ハキミの後釜となるはずだった男の苦悩 ドルトで苦しむDFの逆襲劇は始まるか

ここまでドルトムントで思うような時間を過ごすことができていないムニエ photo/Getty Images

ここまでのパフォーマンスは期待外れ

昨夏、レアル・マドリードからのレンタル期間満了に伴い退団したモロッコ代表DFアクラフ・ハキミの穴を埋めるため、ドルトムントが後釜として獲得したのはベルギー代表DFトマ・ムニエだった。ハキミほどの爆発力こそないものの、一定レベルの後釜を確保することができた。加入当初、おそらく多くのファンがそんな思いだったことだろう。

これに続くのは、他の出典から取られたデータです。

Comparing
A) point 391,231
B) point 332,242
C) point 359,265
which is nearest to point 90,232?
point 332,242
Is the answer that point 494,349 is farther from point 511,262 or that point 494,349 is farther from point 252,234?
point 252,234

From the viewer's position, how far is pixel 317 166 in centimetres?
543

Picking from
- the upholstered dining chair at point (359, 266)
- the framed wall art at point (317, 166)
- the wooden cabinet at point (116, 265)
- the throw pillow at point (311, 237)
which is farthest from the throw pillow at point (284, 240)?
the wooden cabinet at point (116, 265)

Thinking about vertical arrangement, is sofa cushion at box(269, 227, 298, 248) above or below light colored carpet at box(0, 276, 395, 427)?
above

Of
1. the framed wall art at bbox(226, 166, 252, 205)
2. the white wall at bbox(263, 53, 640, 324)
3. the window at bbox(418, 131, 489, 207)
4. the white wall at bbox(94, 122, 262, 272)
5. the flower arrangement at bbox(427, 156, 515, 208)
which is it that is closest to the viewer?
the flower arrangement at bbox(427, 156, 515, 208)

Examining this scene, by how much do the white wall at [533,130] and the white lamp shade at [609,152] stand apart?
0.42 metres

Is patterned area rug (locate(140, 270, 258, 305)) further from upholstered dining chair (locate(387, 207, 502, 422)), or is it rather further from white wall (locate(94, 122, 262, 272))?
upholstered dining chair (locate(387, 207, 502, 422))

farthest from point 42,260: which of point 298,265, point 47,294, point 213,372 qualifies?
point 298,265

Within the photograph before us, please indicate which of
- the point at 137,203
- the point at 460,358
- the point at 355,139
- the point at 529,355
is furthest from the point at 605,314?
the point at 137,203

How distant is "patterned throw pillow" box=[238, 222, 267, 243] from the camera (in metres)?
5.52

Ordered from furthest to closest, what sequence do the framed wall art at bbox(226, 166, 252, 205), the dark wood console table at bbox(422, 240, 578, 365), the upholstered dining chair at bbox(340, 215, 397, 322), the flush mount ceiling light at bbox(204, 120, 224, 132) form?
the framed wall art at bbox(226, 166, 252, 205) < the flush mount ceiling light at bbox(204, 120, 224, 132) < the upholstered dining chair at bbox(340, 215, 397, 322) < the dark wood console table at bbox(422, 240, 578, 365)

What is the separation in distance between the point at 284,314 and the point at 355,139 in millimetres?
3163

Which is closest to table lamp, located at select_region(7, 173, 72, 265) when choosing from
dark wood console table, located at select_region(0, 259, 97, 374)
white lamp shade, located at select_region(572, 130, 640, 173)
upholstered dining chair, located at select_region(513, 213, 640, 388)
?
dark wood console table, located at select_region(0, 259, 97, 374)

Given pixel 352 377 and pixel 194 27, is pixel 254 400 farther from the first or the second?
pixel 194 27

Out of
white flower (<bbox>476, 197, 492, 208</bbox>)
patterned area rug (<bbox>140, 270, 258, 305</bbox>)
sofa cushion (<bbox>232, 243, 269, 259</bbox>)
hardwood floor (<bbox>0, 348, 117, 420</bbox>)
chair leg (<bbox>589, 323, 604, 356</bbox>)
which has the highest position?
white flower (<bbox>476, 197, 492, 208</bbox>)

しかし、現時点でその目論見は外れることとなってしまっている。ムニエは今季ここまで新天地で公式戦21試合に出場しているものの、そのパフォーマンスはイマイチと言わざるを得ない。攻撃面ではチームのサイドアタックに変化をつけることができず、守備面でも相手に裏を取られるシーンは散見される。ここ数試合は彼自身の怪我の影響もあるが、右サイドバックのポジションをマテウ・モレイに奪われつつあると言っていい。状況が厳しいのは間違いない。

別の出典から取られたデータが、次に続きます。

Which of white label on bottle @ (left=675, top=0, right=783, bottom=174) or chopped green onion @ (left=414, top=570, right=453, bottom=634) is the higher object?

だが、それは本人も自覚している様子。このままではチームに不必要な存在として認識されるのも時間の問題とムニエは考えているようで、一刻でも早くトップフォームを再発見したいと同選手は独『Ruhr Nachrichten』へ次のように思いの丈を語った。

「今年の初めあたりから良い感触はあるよ。以前のレベルに戻ることができると確信している。ゴールを決めて、PKも獲得することができたマインツ戦は最高の試合だったね。だが、まだ攻撃面でチームの力にはなることができていない。もっとこの部分は磨いていかなければと思っているよ。まだ100%の状態ではないから、早急にみんなが期待するトマ・ムニエにならないとね」

現時点ではドルトムントで苦しい時間を過ごすことになってしまっているムニエだが、ここからベルギー代表DFの逆襲劇が始まることとなるのか。すでに各方面から“失敗補強”の烙印が押されかけている29歳の評価大逆転に期待したい。